One of the things that sets the quantum world apart from our everyday classical one is the capacity for entanglement—when two or more objects share an invisible connection that entwines their fates. Entanglement is the most extreme version of a quantum connection, where measuring one particle can tell you everything you need to know about another. Short of that, particles can still sync up in decidedly quantum ways, where measuring one particle will give you some incomplete information about another. Such quantum correlations can be used to make more precise measurements than classical ones. For example, they can help us detect gravitational waves.
Photons of light don’t often naturally connect in this way. But when they do, quantum-correlated photons could potentially be useful to study materials’ quantum features. Generating this quantum light is tricky business, however, and has so far been largely confined to just a few photons.
Electrons, atoms and molecules, on the other hand, participate in en masse quantum correlations inside of materials all the time. Electrons syncing up inside a metal give rise to superconductivity at low temperatures, for instance, and—physicists speculate—high-temperature superconductivity, exotic fractional electron materials, and more. Now a team of physicists in Israel, Austria, England and the U.S. has found a way to imprint the complex pattern of quantum correlations from such materials onto light. This method can produce bright quantum light at a broad range of frequencies, the team explained recently in Nature Physics.

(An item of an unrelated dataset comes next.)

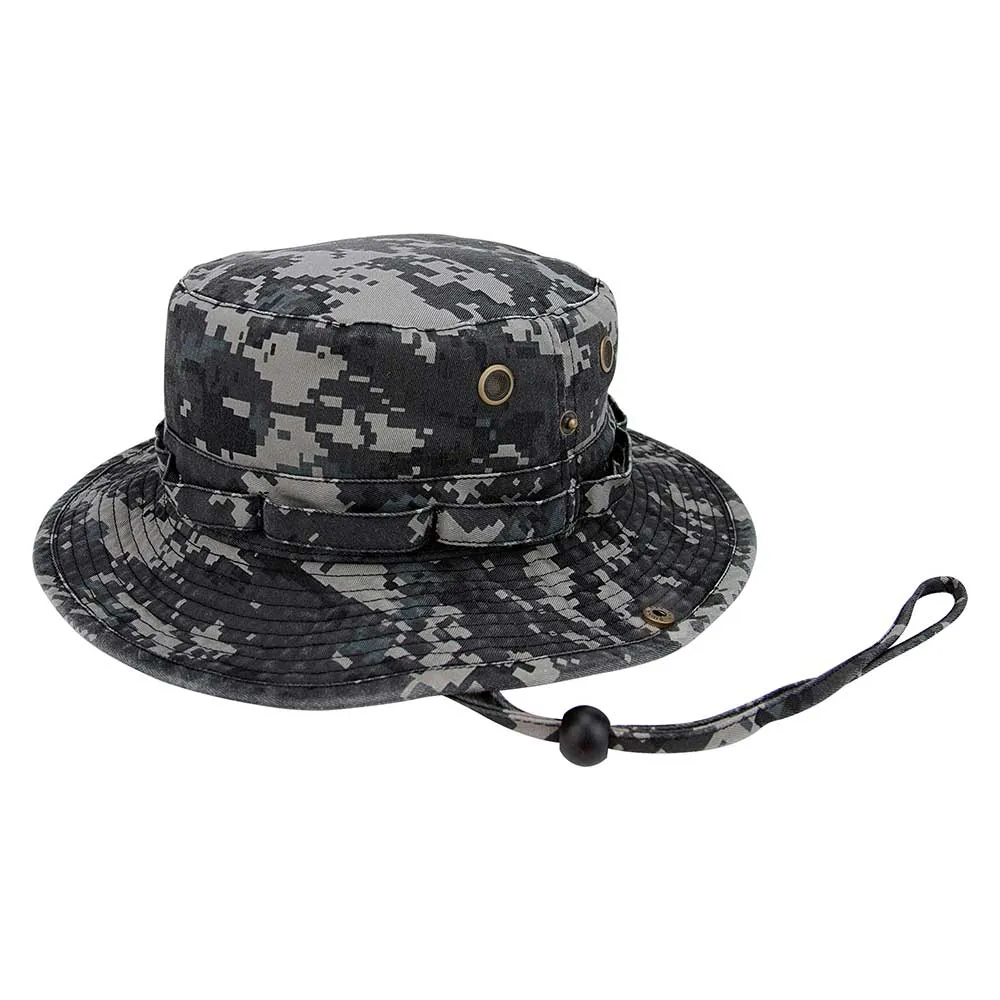 Camo Washed Twill Hunting Hat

“Imagine having quantum light that you could see with your eyes,” says Ido Kaminer, an electrical and computer engineer at Technion–Israel Institute of Technology and senior author of the study. “That would be amazing, and it would also have many advantages for applications of quantum science that you wouldn’t consider otherwise.”
The researchers’ idea builds on an existing process for creating bursts of bright light. This process, known as high harmonic generation, involves shining a bright laser beam onto a gas of atoms, or more recently a solid crystal, such as zinc oxide, the active ingredient in many mineral sunscreens. The gaseous atoms or solids absorb the laser light and in turn emit light at higher harmonics: if the input light is like a middle C on a piano, the emitted light is comparable to many C notes hundreds of octaves up.

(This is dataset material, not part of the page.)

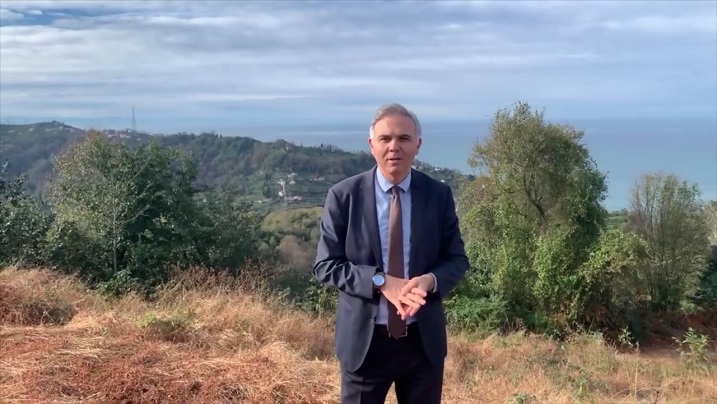 Rize’de köy mezarlığı için çalışmalar başladı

The emissions combine to produce light pulses that pass by in the tiniest fraction of a second—a billionth of a billionth. If directed at electrons, atoms or molecules, these short bursts can be used to capture high-frame-rate videos.
For their new study, the researchers aimed to understand how quantum correlations inside a source material, be it a gas or a mineral, would impact the quantum properties of the light bursts coming out, if at all. “High harmonic generation is a very important area. And still, until recently, it was described by a classical picture of light,” Kaminer says.

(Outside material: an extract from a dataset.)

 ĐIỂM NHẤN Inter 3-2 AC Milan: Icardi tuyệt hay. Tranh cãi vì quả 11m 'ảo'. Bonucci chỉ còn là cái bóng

In quantum mechanics, figuring out what’s going on with more than a few particles at the same time is notoriously difficult. Kaminer and Alexey Gorlach, a graduate student in his lab, used their COVID-imposed isolation to try to make progress on a fully quantum description of light emitted in high harmonics. “It’s really crazy; Alexey built a super complex mathematical description on a scale that we’ve never had before,” Kaminer says.
Next, to fully incorporate the quantum properties of the material used to generate this light, Kaminer and Gorlach teamed up with Andrea Pizzi, then a graduate student at the University of Cambridge and now a postdoctoral fellow at Harvard University.
“This is a very beautiful mathematical framework to attack the very tricky mesoscopic world,” says Elena del Valle, a light-matter interaction expert and a physicist at the Autonomous University of Madrid, who was not involved with the work. “Mesoscopic” refers to anything that combines a medium number of particles: more than a few but not so many that individual behavior is completely irrelevant. Here, that means the many photons and their quantum correlations.
The researchers’ results spell out precisely how the quantum correlations of the source will translate into quantum correlations of emitted light.
If such quantum light is successfully generated in experiments, there are two main ways it could be of practical use. First, it can give insight into the material that generated it. “Quantum properties are at the core of a lot of things, like high-temperature superconductors,” Kaminer says. “And this would teach you something you couldn’t see otherwise.”
Second, quantum light can be used as a source, especially in the case of x-ray imaging. In this realm, correlated light could pick up on extra quantum information that would be inaccessible otherwise. “Once you get to the x-ray regime,” Kaminer says, “then you can use it for imaging materials, going through samples.”
Atoms and materials used for high harmonic generation today don’t have any interesting quantum properties to speak of, Kaminer says, and so do not produce quantum light. To choose a material to work with and create this light in the lab, the scientists are aiming to team up with an experimental group. They warn that a real implementation might not be straightforward.
“From here to the experiment there will still be some hard work, innovative engineering and theoretical developments,” Pizzi says. But researchers have several promising experimental ideas, and Pizzi and his collaborators, as well as others in the field, are optimistic. “Putting all this together for a few atoms, under a strong pulsed excitation, is not science fiction at the moment,” del Valle says. If realized, this technique could allow scientists to glimpse matter’s full quantum complexity like never before.